Blockwise Chosen Boundary Attack – BEAST Attack
06.24
Indra
,
0 Comments
Blockwise Chosen Boundary Attack – BEAST Attack
Pada September 2011 lalu dunia
sempat dikejutkan dengan BEAST (Browser Exploit Against SSL/TLS) attack
yang menyerang SSL/TLS oleh Thai Duong dan Juliano Rizzo. Serangan
tersebut didemokan dalam Ekoparty 2011 dan dijelaskan dalam paper
berjudul Here Comes the XOR Ninjas.
Serangan ini practical dan terbukti efektif mencuri session ID yang
disimpan dalam cookie website yang dilindungi dengan SSL/TLS
(selanjutnya saya hanya menyebut SSL untuk SSL/TLS). Dalam tulisan ini
saya akan membahas apa itu BEAST attack dan bagaimana cara kerjanya.
BEAST Attack
Bagi yang belum pernah mendengar BEAST attack silakan melihat dulu youtube, BEAST vs HTTPS
yang mendemokan bagaimana BEAST attack bisa digunakan membajak akun
Paypal korban. Dalam video tersebut terlihat bagaimana BEAST berhasil
mendekrip paket SSL satu byte per satu byte sampai akhirnya seluruh
cookie korban berhasil dicuri. Menakutkan bukan?

• **TUGAS LATIHAN**
- 1) Di acara apa BEAST attack didemokan menurut artikel tentang BEAST attack?
- 2) Sunting bagian artikel tentang BEAST attack dari "Serangan ini practical" sampai "dicuri. Menakutkan bukan?", dengan mengganti "Menakutkan" menjadi "Mengerikan".
- 3) Tolong lanjutkan artikel tentang BEAST attack mulai setelah kalimat terakhir yang tertera.
Materi di bawah ini tidak ada hubungannya dengan artikel tentang BEAST attack.

• **Baris data**
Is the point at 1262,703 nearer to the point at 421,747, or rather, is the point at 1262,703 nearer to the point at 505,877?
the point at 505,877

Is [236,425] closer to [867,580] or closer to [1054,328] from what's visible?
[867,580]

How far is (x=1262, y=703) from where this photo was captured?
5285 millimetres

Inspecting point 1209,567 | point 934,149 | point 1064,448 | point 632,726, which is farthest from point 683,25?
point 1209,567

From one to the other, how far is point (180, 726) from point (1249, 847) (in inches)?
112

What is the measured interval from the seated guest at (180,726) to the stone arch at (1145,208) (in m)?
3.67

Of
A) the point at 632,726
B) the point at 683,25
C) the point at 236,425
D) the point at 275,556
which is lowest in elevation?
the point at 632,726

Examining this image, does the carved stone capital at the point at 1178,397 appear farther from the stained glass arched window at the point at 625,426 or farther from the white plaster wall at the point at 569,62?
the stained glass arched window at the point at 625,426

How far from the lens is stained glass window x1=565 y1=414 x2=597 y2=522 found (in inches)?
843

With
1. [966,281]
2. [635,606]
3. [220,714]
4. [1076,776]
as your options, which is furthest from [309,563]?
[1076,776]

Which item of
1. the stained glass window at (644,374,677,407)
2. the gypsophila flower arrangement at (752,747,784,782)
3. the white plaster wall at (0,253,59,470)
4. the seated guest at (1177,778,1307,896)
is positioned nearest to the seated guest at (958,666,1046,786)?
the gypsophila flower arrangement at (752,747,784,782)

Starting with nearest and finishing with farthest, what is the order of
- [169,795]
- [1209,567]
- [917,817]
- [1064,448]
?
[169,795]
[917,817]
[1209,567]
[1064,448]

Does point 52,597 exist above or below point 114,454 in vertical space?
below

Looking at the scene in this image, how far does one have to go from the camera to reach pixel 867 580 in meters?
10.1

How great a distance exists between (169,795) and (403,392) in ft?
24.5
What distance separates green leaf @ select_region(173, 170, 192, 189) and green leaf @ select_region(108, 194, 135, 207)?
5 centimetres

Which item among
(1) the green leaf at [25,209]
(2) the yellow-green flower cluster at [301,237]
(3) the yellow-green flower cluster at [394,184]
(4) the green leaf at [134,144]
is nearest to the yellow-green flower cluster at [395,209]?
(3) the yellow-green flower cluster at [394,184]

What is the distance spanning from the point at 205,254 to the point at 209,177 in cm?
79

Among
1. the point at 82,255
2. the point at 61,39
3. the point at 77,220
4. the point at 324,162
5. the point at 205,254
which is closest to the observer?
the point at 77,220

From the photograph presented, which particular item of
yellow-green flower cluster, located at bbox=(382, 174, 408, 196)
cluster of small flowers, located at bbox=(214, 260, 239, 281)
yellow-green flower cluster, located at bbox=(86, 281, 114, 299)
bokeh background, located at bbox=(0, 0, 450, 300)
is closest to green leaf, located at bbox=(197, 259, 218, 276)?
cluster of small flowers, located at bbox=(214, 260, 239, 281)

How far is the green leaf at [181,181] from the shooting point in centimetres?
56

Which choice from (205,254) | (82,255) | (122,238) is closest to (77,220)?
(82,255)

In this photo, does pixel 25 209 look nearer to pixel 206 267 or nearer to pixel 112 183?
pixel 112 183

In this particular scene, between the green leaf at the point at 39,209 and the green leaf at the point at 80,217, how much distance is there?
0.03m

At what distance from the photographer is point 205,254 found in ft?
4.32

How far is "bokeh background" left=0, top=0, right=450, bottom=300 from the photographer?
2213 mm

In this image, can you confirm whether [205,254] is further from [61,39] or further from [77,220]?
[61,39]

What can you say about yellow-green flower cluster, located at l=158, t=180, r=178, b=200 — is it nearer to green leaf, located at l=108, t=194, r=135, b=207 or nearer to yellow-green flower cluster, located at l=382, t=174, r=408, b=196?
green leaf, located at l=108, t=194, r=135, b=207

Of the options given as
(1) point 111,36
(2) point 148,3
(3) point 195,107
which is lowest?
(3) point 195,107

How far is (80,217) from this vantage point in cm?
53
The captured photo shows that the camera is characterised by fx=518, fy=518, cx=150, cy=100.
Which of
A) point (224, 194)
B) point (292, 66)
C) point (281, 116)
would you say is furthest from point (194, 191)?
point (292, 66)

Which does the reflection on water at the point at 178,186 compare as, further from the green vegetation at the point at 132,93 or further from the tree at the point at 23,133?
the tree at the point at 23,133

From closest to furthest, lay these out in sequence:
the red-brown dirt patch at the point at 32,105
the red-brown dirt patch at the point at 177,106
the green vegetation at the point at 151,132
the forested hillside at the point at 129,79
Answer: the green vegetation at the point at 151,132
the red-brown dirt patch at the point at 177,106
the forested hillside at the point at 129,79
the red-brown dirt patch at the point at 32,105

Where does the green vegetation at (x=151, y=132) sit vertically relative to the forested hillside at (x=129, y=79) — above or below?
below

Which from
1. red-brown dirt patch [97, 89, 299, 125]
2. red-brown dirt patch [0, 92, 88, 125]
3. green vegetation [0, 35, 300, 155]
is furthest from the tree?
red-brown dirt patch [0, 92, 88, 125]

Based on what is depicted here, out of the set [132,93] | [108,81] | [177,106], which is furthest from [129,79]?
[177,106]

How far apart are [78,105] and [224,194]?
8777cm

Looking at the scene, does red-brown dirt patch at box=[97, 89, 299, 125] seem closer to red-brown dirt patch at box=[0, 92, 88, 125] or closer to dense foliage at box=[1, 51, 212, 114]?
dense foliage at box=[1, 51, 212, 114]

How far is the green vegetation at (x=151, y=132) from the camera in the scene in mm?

• **JAWABAN LATIHAN**
- 1) Ekoparty 2011.

- 2)
Serangan ini practical dan terbukti efektif mencuri session ID yang
disimpan dalam cookie website yang dilindungi dengan SSL/TLS
(selanjutnya saya hanya menyebut SSL untuk SSL/TLS). Dalam tulisan ini
saya akan membahas apa itu BEAST attack dan bagaimana cara kerjanya.
BEAST Attack
Bagi yang belum pernah mendengar BEAST attack silakan melihat dulu youtube, BEAST vs HTTPS
yang mendemokan bagaimana BEAST attack bisa digunakan membajak akun
Paypal korban. Dalam video tersebut terlihat bagaimana BEAST berhasil
mendekrip paket SSL satu byte per satu byte sampai akhirnya seluruh
cookie korban berhasil dicuri. Mengerikan bukan?

- 3)
Gara-gara BEAST attack ini rame-rame
situs pengguna SSL mengubah algoritma enkripsinya dari block cipher
menjadi stream cipher (RC4). Lho kenapa kok sampai harus mengganti dari
block cipher menjadi stream cipher ? Rupanya BEAST attack ini hanya
menyerang SSL yang menggunakan algoritma block cipher (e.g AES/DES/3DES)
dalam mode CBC (cipher block chaining). Dengan beralih ke stream cipher
maka situs tersebut menjadi kebal dari serangan BEAST.
Mari kita bahas ada apa dengan SSL block cipher dan mode CBC sehingga bisa dieksploitasi sampai sedemikian fatalnya.
Block-Cipher dan SSL Record
Sebelumnya sebagai background saya akan menjelaskan sedikit mengenai enkripsi dengan block-cipher dalam SSL.
SSL pada dasarnya mirip dengan protokol
pada transport layer seperti TCP yang memberikan layanan connection
oriented communication dan menjamin reliability untuk layer di atasnya,
hanya bedanya adalah data yang lewat SSL dalam bentuk terenkripsi.
Kalau dalam TCP ada yang namanya 3-way
handshake untuk membentuk koneksi, dalam SSL ada negotiation. Dalam
proses negosiasi akan disepakati algoritma (e.g encryption, key
exchange,MAC) apa yang dipakai dan juga disepakati kunci simetris yang
dipakai untuk mengenkripsi data.
Perlu diketahui SSL menggunakan
algoritma simetris (e.g RC4, AES, DES) untuk mengenkripsi data karena
lebih murah komputasinya dibanding algoritma asimetris (e.g RSA).
Algoritma asimetris hanya dipakai selama proses negosiasi saja untuk
mengamankan proses pertukaran kunci simetris, setelah
session/channel/connection SSL terbentuk, algoritma asimetris tidak
dipakai lagi, semua komunikasi dalam channel SSL menggunakan algoritma
enkripsi simetris baik block-cipher maupun stream-cipher.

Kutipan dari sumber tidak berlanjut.